◆ Problem a ◆
Name every consequence of a bad credit score that appears in the bulleted list of the passage on credit scores below.

◆ Excerpted passage ◆
****

If you have fair or poor credit, you may feel like you can’t see light at the end of the tunnel. After all, you may be in so much debt and facing so many penalties that you can’t imagine having the ability to get caught up, ever. If you want to see your credit score improve, you’ll need to take action and make some changes, and it may take some time to see your scores go back up.
Most Negative Information Lasts 7 Years
When it comes to credit, the most negative information will stay on your credit report for 7 years (10 in some cases), however, the effects of blemishes do lessen as time goes by, so long as new blemishes do not show up. But the idea of waiting 7 to 10 years should not dissuade you. Remember, a poor or fair credit score that lasts indefinitely can cost you a small fortune. Case in point: imagine the cost difference between getting an auto loan for 20% vs. 3%.
Over the course of your life, having a bad credit score for years, if not decades, can cost you thousands of extra dollars. That’s shocking, but it’s also a reality check. A bad credit score means all of these things and more:
- Higher interest auto loans
- Higher interest home loans
- Higher interest credit cards
- Higher car insurance payments
Bad credit not only costs you money, but it can affect your major life goals, like going back to school, buying your own home, paying for your child’s college education, taking annual vacations with your family, and even retiring when you want to. Why? One key reason is that you’re throwing so much money away on extra interest.
Are you saddled with bad debt and is your credit score undesirable? The good news is you don’t have to be stuck with bad credit for life. In fact, many debtors are able to file for Chapter 7 or Chapter 13 relief, and as a result, they rebuild their credit much faster than if they had never filed bankruptcy, to begin with.

****

◆ Problem b ◆
Show each line of the rows below that contains the word "distance".

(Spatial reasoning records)
****

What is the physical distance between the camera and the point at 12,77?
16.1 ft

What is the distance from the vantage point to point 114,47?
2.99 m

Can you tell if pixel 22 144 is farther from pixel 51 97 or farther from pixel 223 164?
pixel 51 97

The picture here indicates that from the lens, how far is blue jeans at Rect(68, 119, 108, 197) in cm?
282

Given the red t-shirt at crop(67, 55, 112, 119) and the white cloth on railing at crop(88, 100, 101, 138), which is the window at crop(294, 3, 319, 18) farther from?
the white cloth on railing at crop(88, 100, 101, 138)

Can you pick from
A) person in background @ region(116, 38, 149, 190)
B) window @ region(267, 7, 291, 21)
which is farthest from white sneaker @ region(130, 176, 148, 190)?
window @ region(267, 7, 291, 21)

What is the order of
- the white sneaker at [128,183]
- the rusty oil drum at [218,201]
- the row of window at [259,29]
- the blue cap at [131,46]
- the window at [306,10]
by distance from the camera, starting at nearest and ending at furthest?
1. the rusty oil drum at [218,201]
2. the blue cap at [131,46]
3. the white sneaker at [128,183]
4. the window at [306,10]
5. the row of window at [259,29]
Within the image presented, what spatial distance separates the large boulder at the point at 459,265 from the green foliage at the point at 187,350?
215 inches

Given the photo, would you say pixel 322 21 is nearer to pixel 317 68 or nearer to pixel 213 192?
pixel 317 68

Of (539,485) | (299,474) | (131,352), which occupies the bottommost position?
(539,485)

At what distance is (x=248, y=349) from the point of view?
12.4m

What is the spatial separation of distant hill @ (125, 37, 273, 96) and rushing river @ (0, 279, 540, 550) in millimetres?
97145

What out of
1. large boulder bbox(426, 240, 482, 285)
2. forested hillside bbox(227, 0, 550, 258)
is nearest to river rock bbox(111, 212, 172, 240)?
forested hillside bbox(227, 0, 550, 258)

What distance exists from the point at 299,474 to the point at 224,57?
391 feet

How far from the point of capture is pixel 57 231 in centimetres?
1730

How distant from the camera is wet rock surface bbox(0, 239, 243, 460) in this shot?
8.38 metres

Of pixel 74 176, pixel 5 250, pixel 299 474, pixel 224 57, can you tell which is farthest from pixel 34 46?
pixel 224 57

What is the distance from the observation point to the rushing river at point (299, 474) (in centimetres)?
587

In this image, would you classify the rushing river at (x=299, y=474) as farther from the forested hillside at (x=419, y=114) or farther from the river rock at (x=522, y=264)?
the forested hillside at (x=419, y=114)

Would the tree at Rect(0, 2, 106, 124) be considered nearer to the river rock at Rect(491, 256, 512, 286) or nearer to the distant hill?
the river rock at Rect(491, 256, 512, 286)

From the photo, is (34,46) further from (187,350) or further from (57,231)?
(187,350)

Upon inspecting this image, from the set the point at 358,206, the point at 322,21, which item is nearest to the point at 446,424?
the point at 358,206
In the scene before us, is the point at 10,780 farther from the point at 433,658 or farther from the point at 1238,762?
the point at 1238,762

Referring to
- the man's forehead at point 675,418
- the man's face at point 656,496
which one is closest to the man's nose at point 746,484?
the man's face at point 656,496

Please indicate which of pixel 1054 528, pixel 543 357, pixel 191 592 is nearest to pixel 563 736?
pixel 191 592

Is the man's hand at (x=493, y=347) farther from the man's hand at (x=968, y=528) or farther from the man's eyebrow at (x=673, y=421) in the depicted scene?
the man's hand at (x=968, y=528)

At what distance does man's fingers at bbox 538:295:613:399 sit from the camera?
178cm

****

◆ Full output a ◆
- Higher interest auto loans
- Higher interest home loans
- Higher interest credit cards
- Higher car insurance payments

◆ Full output b ◆
What is the physical distance between the camera and the point at 12,77?
What is the distance from the vantage point to point 114,47?
by distance from the camera, starting at nearest and ending at furthest?
Within the image presented, what spatial distance separates the large boulder at the point at 459,265 from the green foliage at the point at 187,350?
At what distance is (x=248, y=349) from the point of view?
What distance exists from the point at 299,474 to the point at 224,57?
What is the distance from the observation point to the rushing river at point (299, 474) (in centimetres)?
At what distance does man's fingers at bbox 538:295:613:399 sit from the camera?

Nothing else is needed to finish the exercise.